● Study material
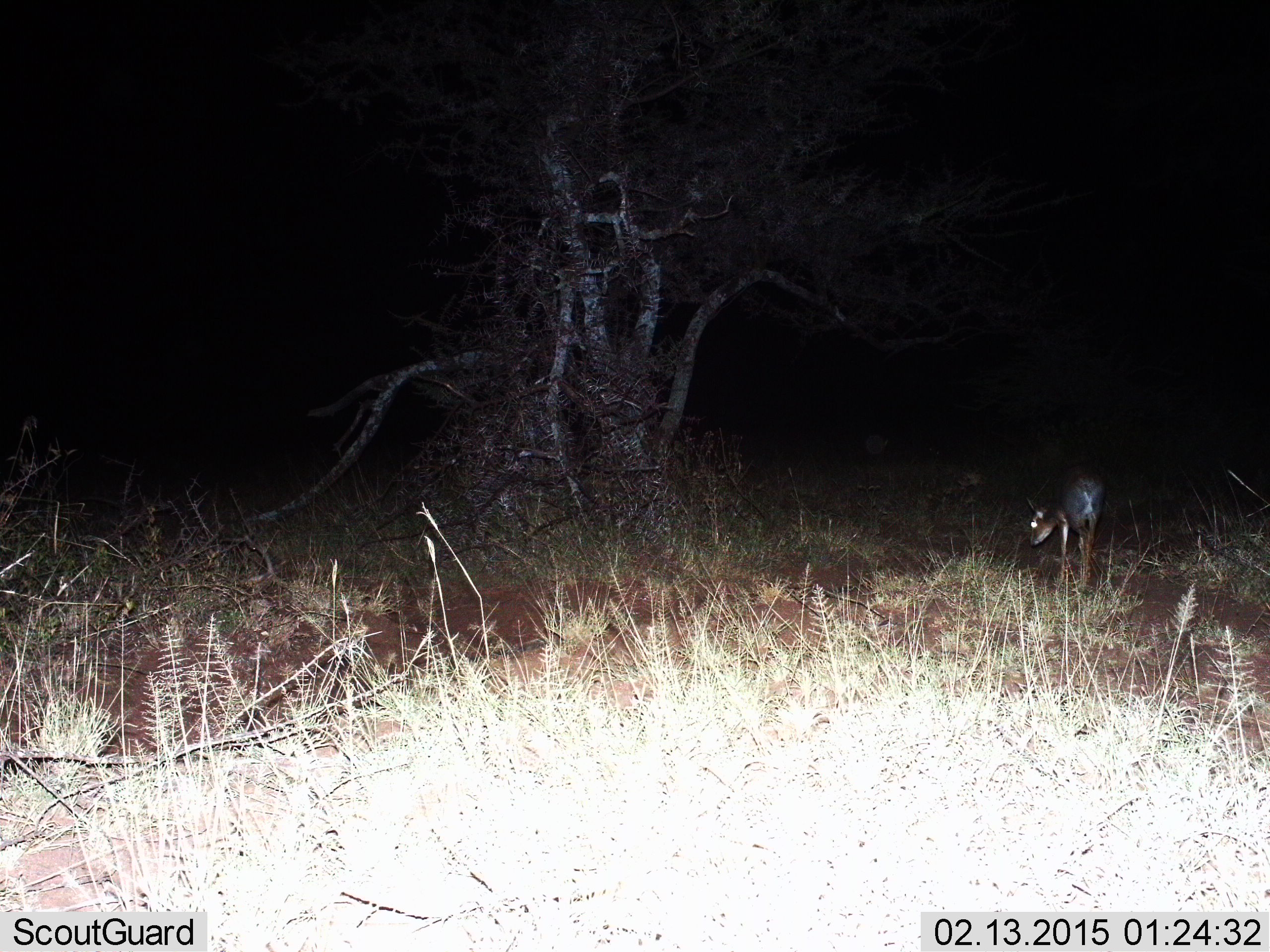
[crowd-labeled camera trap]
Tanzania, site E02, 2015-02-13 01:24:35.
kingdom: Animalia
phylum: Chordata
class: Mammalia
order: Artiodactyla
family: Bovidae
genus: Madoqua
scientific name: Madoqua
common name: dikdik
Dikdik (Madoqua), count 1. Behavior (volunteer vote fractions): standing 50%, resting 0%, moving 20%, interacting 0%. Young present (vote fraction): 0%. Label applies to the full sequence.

==

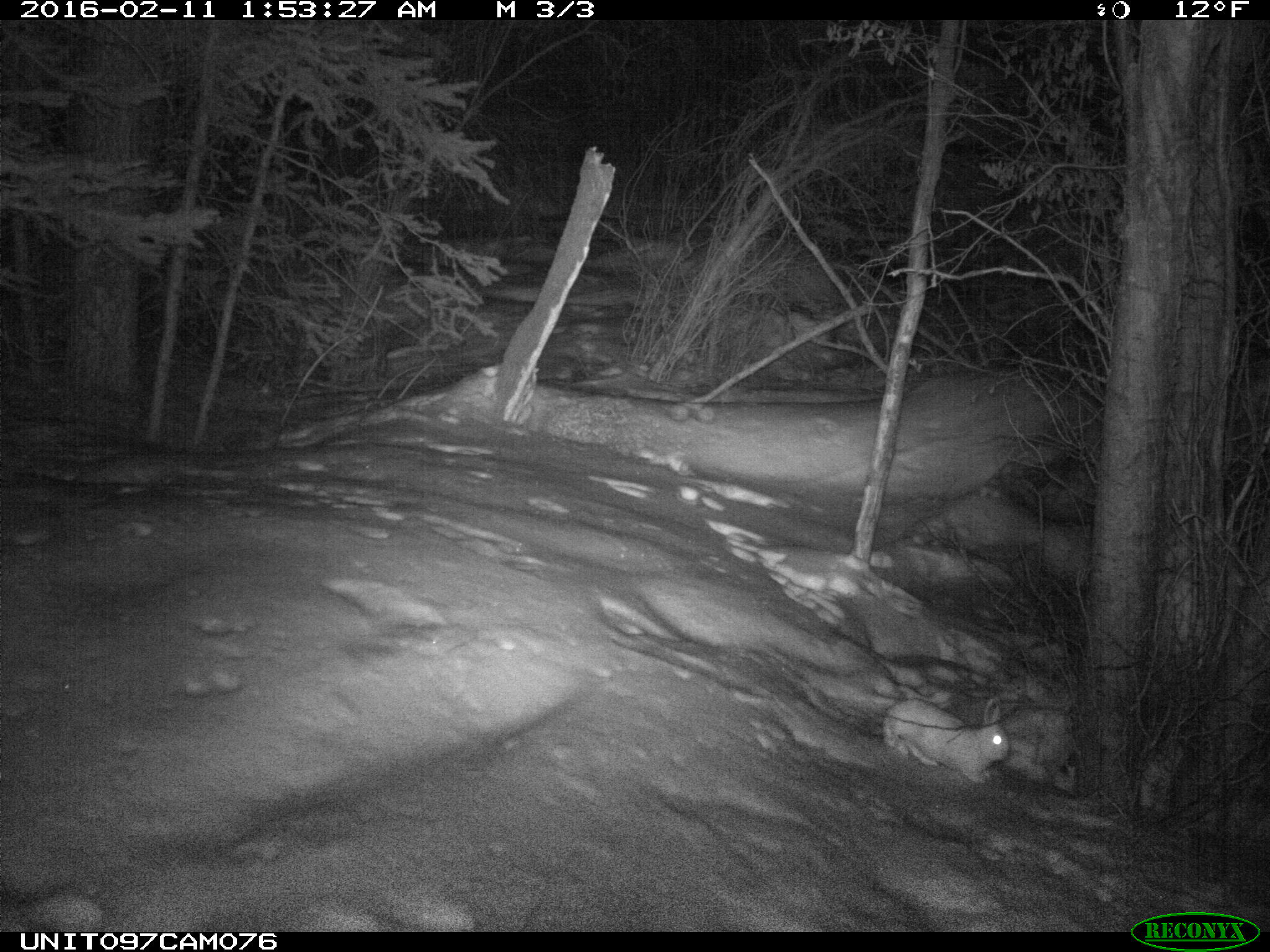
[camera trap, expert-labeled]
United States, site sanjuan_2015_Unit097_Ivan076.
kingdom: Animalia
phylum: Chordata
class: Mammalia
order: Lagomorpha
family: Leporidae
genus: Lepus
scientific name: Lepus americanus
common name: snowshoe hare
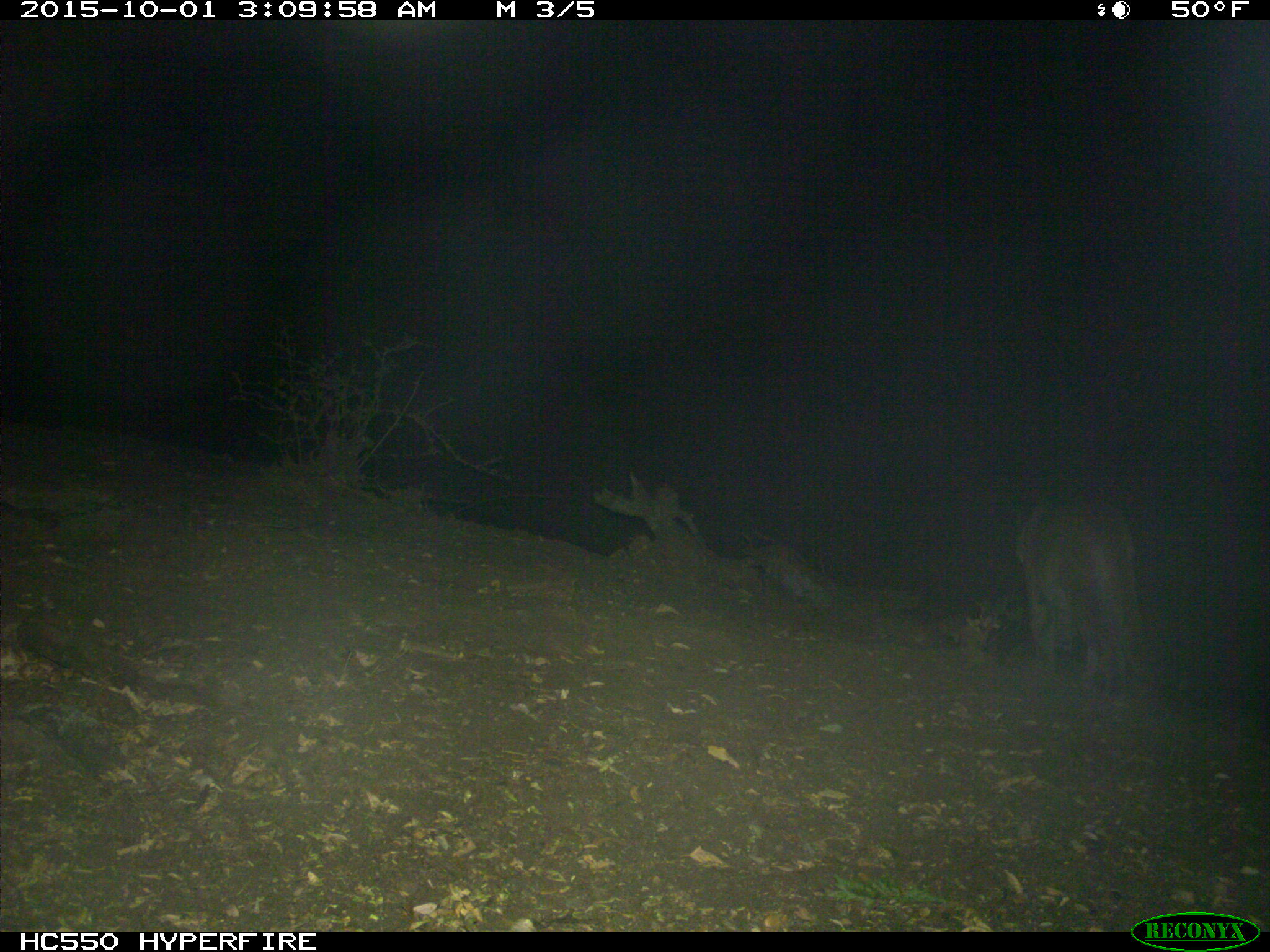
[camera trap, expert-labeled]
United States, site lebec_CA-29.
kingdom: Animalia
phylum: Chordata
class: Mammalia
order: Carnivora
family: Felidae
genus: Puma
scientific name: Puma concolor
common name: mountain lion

● Your assignment
Of the records above, copy each line that includes "scientific".

● Task result
scientific name: Madoqua
scientific name: Lepus americanus
scientific name: Puma concolor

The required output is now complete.